RStudio Education

We are thrilled to introduce you to the gtsummary package!

The gtsummary package provides an elegant and flexible way to create publication-ready analytical and summary tables in R.

The motivation behind the package stems from our work as statisticians, where every day we summarize datasets and regression models in R, share these results with collaborators, and eventually include them in published manuscripts. Many of our colleagues had our own scripts to create the tables we needed, and even then would often need to modify the formatting in a document editor later, which did not lead to reproducible results.

At the time we created the package, we had several ideas in mind for our ideal table summary package. We also wanted our tables to be able to take advantage of all the features in RStudio’s newly released gt package, which offers a variety of table customization options like spanning column headers, table footnotes, stubhead label, row group labels and more. So, gtsummary was born!
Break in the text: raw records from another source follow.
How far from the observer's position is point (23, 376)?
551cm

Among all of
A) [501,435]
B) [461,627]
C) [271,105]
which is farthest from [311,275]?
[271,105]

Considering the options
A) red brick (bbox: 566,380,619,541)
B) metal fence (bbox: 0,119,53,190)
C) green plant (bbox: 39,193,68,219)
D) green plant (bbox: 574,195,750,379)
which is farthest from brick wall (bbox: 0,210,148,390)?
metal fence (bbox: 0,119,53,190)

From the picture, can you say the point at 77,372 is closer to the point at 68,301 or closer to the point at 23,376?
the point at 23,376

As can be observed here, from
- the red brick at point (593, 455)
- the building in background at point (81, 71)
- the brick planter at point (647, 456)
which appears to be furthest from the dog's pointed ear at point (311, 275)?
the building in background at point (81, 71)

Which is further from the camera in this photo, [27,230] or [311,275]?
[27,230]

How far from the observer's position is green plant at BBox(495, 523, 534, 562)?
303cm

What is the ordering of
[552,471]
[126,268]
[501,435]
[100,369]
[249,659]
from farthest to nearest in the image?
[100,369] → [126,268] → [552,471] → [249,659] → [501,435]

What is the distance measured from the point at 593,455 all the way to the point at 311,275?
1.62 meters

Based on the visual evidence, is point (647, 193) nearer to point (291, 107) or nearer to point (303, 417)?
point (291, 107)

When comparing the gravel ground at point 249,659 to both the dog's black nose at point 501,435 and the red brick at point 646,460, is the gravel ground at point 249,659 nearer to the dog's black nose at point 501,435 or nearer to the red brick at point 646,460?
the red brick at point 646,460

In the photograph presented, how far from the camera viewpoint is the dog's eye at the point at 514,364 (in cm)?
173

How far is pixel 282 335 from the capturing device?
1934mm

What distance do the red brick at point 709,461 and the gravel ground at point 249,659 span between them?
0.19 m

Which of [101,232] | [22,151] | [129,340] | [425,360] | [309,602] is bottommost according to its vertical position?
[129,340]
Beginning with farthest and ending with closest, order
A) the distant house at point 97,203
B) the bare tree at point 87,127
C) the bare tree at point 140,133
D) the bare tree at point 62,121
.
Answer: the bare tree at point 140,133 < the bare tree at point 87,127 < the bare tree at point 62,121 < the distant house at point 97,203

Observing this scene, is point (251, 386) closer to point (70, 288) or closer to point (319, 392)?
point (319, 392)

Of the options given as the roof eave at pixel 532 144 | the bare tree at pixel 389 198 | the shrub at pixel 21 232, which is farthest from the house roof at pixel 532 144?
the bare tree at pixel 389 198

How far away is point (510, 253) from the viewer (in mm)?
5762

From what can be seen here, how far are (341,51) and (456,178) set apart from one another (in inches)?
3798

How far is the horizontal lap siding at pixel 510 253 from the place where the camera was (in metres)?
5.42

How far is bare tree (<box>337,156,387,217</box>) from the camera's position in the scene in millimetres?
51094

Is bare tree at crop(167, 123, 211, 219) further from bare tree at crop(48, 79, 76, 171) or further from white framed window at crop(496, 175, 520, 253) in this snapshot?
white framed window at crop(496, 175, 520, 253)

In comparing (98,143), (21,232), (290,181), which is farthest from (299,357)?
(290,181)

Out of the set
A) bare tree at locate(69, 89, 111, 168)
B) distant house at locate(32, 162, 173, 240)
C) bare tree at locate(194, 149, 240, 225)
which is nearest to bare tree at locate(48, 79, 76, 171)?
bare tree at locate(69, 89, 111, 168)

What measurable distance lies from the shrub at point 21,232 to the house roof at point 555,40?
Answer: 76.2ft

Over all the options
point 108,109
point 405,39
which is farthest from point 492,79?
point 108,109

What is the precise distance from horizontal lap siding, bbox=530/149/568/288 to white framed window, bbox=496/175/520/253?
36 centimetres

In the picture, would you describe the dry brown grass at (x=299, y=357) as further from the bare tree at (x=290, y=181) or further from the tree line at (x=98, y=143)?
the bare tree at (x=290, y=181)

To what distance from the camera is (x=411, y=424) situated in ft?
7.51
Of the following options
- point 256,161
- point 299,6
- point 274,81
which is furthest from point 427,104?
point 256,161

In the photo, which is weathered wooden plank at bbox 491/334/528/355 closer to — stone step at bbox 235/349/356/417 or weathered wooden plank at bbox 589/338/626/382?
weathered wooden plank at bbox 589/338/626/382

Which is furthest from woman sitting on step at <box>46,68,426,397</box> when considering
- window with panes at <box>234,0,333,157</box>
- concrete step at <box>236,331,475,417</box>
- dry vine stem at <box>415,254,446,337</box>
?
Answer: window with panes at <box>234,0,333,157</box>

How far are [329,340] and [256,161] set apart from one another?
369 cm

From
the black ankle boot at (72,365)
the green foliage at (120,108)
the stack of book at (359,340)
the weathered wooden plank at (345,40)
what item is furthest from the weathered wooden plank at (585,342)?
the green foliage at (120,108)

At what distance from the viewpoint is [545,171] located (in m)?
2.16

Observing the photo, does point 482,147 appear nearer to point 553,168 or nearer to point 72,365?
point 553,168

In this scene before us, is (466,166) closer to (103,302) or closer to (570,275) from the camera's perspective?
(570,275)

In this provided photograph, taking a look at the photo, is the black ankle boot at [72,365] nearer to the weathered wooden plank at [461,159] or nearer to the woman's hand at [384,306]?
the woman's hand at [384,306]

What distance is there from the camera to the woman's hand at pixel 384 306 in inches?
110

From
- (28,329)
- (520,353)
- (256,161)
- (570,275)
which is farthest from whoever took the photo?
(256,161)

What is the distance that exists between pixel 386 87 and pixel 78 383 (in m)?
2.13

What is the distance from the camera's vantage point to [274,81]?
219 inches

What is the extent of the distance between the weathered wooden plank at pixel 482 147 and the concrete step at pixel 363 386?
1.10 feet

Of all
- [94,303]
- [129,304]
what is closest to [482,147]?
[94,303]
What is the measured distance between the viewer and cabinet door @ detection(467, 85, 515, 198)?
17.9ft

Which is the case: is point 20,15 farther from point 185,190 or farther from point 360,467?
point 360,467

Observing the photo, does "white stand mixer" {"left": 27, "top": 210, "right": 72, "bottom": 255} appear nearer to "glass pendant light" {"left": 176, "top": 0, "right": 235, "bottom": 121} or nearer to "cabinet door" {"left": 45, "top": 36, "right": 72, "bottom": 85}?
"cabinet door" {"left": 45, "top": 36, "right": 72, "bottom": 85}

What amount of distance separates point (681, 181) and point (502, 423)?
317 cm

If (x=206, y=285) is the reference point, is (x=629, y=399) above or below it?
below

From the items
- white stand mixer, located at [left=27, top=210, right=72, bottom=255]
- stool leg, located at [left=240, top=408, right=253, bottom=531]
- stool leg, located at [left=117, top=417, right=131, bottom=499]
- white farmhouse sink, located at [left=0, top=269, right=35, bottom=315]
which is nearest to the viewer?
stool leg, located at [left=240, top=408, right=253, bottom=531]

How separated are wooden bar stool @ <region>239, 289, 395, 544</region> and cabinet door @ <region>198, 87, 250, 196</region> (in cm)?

Here’s what you can do with gtsummary:

Summarize data frames or tibbles to present descriptive statistics, compare group demographics (e.g creating a Table 1 for medical journals), and more!
Summarize regression models. Using broom::tidy() in the background, gtsummary plays nicely with many model types (lm, glm, coxph, glmer etc.). You may also use custom functions to summarize regression models that do not currently have broom tidiers.
Customize gtsummary tables using a growing list of formatting/styling functions: everything from which statistics and tests to use to how many decimal places to round to, bolding labels, indenting categories and more!
Report statistics inline from summary tables and regression summary tables in R markdown. Make your reports completely reproducible!
Leverage compatibility with multiple R Markdown outputs to create beautiful, reproducible reports in a variety of formats (HTML, PDF, Word, RTF)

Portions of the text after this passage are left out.